Directive 1: From the discussion text about machine learning and thermodynamics, list the three qualities that one commenter says they do not find in the idea of fitting thermodynamic laws into machine learning.
Directive 2: Count how many lines of the records contain the string "bbox". Give only the number.

Document text:
-- Begin --

Self plug: If you enjoy this and want some (less technical) insight on connections between ML and thermodynamics, you might enjoy my series of blog posts: http://henripal.github.io/blog/stochasticdynamics


Oh I'm going to enjoy this, thank you!


Happy to talk some more about this :)

Another self plug (would have put it in first post but the video was just uploaded):

Here's my SciPy 2018 talk on the subject (from last week!!) https://m.youtube.com/watch?v=WUs0u2PJ2UU&index=46&t=0s&list...


Related paper/blog post by baez! It's quite interesting and very readable (assuming a background in ugrad thermo). He ends up creating algorithmic analogs to measures like temperature, energy etc much like in this.

https://johncarlosbaez.wordpress.com/2010/10/12/algorithmic-...


Does anyone really find it surprising that you can do contortions around KL divergence among candidate probabilistic models to the point of shoe-horning some analogue of thermodynamic laws and equilibria into machine learning? I don’t find this either surprising, illuminating, or interesting.

It reminds me of the “information geometry of boosting” section of [0].

[0]: https://pdfs.semanticscholar.org/2fad/679058e465fc07f942cfed...


Fundamentally, thermodynamics and information theory share a slew of similar ideas. Because in a lot of ways information theory came out of a thermodynamic thought process applied to signals. Even more recent work in ml like Boltzmann machines are directly taken from this overlap. That being said stronger theoretical connections are well worth the effort as these fields do have some different ideas that if shown to be similar can yield discoveries and push our understanding forward. Some thoughts that come to mind are compression, model generalizability/ convergence.

-- End --

Records from a spatial question set
-- Begin --

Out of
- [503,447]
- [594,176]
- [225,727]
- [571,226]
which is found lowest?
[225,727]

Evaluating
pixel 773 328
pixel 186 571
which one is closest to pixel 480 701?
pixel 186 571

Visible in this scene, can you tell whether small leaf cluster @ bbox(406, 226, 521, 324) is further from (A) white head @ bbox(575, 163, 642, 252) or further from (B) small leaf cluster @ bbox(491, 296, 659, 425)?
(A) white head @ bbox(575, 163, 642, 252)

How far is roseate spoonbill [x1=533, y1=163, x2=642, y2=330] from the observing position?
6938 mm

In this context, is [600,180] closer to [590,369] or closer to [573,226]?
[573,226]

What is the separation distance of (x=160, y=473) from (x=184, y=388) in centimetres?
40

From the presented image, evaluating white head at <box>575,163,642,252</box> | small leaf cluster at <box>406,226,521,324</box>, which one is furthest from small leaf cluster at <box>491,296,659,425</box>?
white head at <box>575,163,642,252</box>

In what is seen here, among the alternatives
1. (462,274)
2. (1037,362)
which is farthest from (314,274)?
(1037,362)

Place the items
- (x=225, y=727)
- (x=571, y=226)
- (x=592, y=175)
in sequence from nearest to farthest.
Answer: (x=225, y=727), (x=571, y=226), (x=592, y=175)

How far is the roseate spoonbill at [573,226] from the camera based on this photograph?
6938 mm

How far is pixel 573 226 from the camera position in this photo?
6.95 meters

-- End --
-- Begin --

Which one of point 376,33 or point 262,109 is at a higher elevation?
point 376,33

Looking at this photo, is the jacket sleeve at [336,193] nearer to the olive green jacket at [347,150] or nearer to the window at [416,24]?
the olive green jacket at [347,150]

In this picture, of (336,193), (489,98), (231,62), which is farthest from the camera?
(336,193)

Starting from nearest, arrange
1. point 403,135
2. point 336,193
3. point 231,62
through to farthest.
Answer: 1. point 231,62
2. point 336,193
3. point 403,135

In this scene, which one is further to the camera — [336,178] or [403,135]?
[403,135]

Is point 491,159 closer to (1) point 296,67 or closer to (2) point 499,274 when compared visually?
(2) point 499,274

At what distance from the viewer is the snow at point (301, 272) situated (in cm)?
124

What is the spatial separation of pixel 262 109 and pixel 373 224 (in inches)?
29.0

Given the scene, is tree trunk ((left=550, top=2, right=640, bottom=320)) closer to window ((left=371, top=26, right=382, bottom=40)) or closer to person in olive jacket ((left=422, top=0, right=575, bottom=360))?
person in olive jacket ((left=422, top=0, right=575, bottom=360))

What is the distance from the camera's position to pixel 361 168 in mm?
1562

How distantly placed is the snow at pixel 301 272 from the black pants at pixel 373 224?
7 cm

-- End --

Full response 1: surprising, illuminating, interesting

Full response 2: 2